Awesome Image
04Mar

Tehdit Suçu (TCK 106) ve Savunması – Örnek Beraat Kararları

1. Tehdit Suçunun Hukuki Tanımı ve Unsurları

a. Tanım:
Tehdit suçu, bir kişinin ya da topluluğun hayatına, vücut bütünlüğüne, mal varlığına veya serbest yaşantısına yönelik gelecekte işlenecek bir zararın ifa edilmesi tehdidi ile korku yaratma eylemidir. Türk Ceza Kanunu (TCK)’nda bu suçun düzenlendiği maddeler, suçun unsurlarını (kasten işlenmiş olması, tehdit eyleminin gerçekleşmesi, hukuka aykırılık gibi) barındırır.

b. Suçun Unsurları:

  • Fiilin Gerçekleşmesi: Tehdit edici söz ya da davranışların somut ve nesnel olarak ifadesi; bu, yazılı, sözlü veya işaret dili gibi farklı biçimlerde gerçekleşebilir.
  • Kasıt ve Niyet: Failin, karşı tarafı belirli bir zararın gerçekleşeceğine dair ikna edici şekilde inandırma kastı bulunmalıdır.
  • Hakaretin Aşılması: Basit hakaretten ayrılması, tehdit eyleminin, karşı tarafın psikolojik ve fiziki bütünlüğünü etkileyecek ölçüde olmasıdır.

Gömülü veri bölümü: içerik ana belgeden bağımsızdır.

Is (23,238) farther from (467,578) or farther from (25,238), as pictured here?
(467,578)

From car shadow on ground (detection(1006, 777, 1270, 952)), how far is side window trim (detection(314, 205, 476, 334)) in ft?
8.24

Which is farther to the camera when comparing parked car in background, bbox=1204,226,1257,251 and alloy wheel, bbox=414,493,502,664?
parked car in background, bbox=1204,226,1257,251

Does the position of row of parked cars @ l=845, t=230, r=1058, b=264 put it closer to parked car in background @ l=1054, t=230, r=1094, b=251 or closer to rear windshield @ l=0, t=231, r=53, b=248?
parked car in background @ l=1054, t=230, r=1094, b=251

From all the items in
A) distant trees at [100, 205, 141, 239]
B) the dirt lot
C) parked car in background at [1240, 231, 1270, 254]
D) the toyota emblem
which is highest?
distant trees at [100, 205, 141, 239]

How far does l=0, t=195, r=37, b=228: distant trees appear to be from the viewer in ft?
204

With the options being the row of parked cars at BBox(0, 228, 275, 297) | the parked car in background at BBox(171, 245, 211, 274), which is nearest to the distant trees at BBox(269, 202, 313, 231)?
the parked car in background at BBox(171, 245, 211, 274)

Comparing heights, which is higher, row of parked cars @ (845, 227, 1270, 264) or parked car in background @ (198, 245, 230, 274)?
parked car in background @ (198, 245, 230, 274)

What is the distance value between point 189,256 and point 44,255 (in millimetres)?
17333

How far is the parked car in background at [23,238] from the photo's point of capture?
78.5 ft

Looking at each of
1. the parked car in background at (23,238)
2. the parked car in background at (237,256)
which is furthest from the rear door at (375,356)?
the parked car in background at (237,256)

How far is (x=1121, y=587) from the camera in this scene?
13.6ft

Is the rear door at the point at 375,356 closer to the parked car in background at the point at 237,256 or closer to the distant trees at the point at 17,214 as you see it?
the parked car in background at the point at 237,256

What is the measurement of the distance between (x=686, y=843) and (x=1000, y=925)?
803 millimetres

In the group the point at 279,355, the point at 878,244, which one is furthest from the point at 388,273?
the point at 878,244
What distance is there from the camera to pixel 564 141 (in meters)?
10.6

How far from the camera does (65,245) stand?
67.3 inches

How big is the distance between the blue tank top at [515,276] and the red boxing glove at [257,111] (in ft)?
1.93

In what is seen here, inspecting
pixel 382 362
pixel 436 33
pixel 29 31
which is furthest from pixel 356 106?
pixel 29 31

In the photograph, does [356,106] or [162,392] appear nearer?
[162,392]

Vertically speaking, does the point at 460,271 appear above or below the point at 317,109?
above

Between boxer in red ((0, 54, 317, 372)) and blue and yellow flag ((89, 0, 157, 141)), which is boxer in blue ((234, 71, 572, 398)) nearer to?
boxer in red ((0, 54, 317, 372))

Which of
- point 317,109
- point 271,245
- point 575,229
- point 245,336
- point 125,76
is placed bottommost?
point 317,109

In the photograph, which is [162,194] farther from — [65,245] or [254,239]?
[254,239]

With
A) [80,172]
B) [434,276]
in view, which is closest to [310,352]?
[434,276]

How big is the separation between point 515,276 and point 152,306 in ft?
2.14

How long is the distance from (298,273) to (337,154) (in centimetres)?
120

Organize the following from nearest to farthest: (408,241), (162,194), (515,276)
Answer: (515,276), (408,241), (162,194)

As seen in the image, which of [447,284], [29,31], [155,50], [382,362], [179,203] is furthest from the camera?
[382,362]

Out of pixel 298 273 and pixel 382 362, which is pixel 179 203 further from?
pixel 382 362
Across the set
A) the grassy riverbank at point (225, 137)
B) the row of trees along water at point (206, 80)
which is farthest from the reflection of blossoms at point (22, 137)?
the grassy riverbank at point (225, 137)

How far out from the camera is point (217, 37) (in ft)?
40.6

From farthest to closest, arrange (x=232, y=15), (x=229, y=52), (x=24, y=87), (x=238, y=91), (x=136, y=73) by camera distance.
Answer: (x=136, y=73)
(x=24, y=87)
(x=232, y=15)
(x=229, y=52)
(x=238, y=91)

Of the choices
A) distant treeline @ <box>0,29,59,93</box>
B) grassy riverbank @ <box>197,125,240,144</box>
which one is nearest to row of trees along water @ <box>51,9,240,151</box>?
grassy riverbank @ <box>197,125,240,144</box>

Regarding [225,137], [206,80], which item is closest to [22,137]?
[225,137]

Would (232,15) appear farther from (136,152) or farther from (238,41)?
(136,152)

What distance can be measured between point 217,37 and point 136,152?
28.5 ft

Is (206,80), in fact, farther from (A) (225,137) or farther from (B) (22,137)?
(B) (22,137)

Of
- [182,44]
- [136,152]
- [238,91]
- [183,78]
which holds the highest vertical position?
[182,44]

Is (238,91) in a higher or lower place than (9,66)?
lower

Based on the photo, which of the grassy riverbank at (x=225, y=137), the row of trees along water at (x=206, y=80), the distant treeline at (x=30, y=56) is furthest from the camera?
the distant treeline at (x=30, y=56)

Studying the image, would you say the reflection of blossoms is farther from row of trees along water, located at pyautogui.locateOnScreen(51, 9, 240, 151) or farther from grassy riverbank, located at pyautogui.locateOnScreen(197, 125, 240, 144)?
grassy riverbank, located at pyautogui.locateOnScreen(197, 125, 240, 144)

2. Yargıtay Kararlarında Tehdit Suçunun Yorumu

Yargıtay, tehdit suçunun yorumunda şu hususlara özellikle dikkat etmiştir:

a. Suçun Teşebbüsü ve Tamamlanması:
Yargıtay, tehdit fiilinin gerçekleşmesiyle failin kastının ortaya konulmasını ve mağdurun durumunun objektif değerlendirilmesi gerektiğini belirtir. Örneğin, bazı kararlarında failin söylemlerindeki kesinlik ve mağdurun bu söylemleri nasıl algıladığına yönelik detaylı değerlendirmeler yapılmıştır.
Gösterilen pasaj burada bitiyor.